DIRECTIONS:
Quote the entire listing below word for word, keeping every line unchanged.

Collected data:

** START **

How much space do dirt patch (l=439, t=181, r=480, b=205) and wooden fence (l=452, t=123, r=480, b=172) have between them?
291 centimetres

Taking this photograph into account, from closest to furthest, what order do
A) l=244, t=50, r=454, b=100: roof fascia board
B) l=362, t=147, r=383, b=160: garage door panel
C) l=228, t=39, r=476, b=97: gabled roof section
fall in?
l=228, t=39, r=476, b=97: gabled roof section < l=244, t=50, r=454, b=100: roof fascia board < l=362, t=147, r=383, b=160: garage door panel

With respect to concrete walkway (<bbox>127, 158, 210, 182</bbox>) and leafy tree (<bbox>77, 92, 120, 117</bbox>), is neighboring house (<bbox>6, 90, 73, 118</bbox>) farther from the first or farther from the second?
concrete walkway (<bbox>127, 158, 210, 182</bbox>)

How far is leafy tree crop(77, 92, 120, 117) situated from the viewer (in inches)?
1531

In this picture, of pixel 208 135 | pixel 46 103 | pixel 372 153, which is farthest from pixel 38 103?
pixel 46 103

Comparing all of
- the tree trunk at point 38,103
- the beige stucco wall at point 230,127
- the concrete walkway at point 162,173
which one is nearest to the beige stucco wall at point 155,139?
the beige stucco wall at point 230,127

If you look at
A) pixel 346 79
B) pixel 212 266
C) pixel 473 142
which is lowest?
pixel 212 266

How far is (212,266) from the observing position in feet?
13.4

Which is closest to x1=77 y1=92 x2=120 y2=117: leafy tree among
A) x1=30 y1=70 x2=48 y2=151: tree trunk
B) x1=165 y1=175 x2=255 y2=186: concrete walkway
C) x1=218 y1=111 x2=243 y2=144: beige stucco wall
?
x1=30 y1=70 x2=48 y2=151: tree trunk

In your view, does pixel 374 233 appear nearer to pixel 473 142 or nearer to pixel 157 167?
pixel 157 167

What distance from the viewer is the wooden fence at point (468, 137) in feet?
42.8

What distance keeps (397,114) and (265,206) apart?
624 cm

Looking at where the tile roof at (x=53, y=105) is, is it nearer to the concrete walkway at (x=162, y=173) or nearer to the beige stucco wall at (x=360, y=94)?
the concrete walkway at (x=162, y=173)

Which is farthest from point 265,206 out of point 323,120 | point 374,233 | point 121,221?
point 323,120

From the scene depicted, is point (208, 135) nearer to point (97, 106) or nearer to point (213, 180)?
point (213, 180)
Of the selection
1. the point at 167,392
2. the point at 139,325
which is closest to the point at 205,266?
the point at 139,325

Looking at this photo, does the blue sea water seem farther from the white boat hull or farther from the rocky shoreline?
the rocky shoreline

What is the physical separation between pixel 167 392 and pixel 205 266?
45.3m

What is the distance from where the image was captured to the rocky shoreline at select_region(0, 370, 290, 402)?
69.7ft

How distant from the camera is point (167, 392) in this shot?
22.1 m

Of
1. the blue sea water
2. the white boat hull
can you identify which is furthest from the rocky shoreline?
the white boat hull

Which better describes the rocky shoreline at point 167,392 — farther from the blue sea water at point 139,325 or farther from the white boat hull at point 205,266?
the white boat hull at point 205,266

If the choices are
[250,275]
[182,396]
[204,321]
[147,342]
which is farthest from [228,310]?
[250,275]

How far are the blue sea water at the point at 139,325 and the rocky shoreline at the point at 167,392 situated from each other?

** END **

FINISHED EXERCISE:
How much space do dirt patch (l=439, t=181, r=480, b=205) and wooden fence (l=452, t=123, r=480, b=172) have between them?
291 centimetres

Taking this photograph into account, from closest to furthest, what order do
A) l=244, t=50, r=454, b=100: roof fascia board
B) l=362, t=147, r=383, b=160: garage door panel
C) l=228, t=39, r=476, b=97: gabled roof section
fall in?
l=228, t=39, r=476, b=97: gabled roof section < l=244, t=50, r=454, b=100: roof fascia board < l=362, t=147, r=383, b=160: garage door panel

With respect to concrete walkway (<bbox>127, 158, 210, 182</bbox>) and leafy tree (<bbox>77, 92, 120, 117</bbox>), is neighboring house (<bbox>6, 90, 73, 118</bbox>) farther from the first or farther from the second?
concrete walkway (<bbox>127, 158, 210, 182</bbox>)

How far is leafy tree crop(77, 92, 120, 117) situated from the viewer (in inches)?
1531

In this picture, of pixel 208 135 | pixel 46 103 | pixel 372 153, which is farthest from pixel 38 103?
pixel 46 103

Comparing all of
- the tree trunk at point 38,103
- the beige stucco wall at point 230,127
- the concrete walkway at point 162,173
which one is nearest to the beige stucco wall at point 155,139?
the beige stucco wall at point 230,127

If you look at
A) pixel 346 79
B) pixel 212 266
C) pixel 473 142
which is lowest?
pixel 212 266

How far is (212,266) from the observing position in feet?
13.4

Which is closest to x1=77 y1=92 x2=120 y2=117: leafy tree among
A) x1=30 y1=70 x2=48 y2=151: tree trunk
B) x1=165 y1=175 x2=255 y2=186: concrete walkway
C) x1=218 y1=111 x2=243 y2=144: beige stucco wall
?
x1=30 y1=70 x2=48 y2=151: tree trunk

In your view, does pixel 374 233 appear nearer to pixel 473 142 or nearer to pixel 157 167?
pixel 157 167

What distance from the viewer is the wooden fence at point (468, 137) in feet?
42.8

What distance keeps (397,114) and (265,206) apart?
624 cm

Looking at where the tile roof at (x=53, y=105) is, is it nearer to the concrete walkway at (x=162, y=173) or nearer to the beige stucco wall at (x=360, y=94)?
the concrete walkway at (x=162, y=173)

Which is farthest from point 265,206 out of point 323,120 | point 374,233 | point 121,221?
point 323,120

From the scene depicted, is point (208, 135) nearer to point (97, 106) or nearer to point (213, 180)?
point (213, 180)
Of the selection
1. the point at 167,392
2. the point at 139,325
which is closest to the point at 205,266?
the point at 139,325

Looking at this photo, does the blue sea water seem farther from the white boat hull or farther from the rocky shoreline?
the rocky shoreline

What is the physical separation between pixel 167 392 and pixel 205 266?
45.3m

What is the distance from where the image was captured to the rocky shoreline at select_region(0, 370, 290, 402)?
69.7ft

How distant from the camera is point (167, 392) in this shot?
22.1 m

Of
1. the blue sea water
2. the white boat hull
can you identify which is furthest from the rocky shoreline?
the white boat hull

Which better describes the rocky shoreline at point 167,392 — farther from the blue sea water at point 139,325 or farther from the white boat hull at point 205,266?
the white boat hull at point 205,266

If the choices are
[250,275]
[182,396]
[204,321]
[147,342]
which is farthest from [228,310]?
[250,275]

How far are the blue sea water at the point at 139,325 and the rocky shoreline at the point at 167,392 situated from each other?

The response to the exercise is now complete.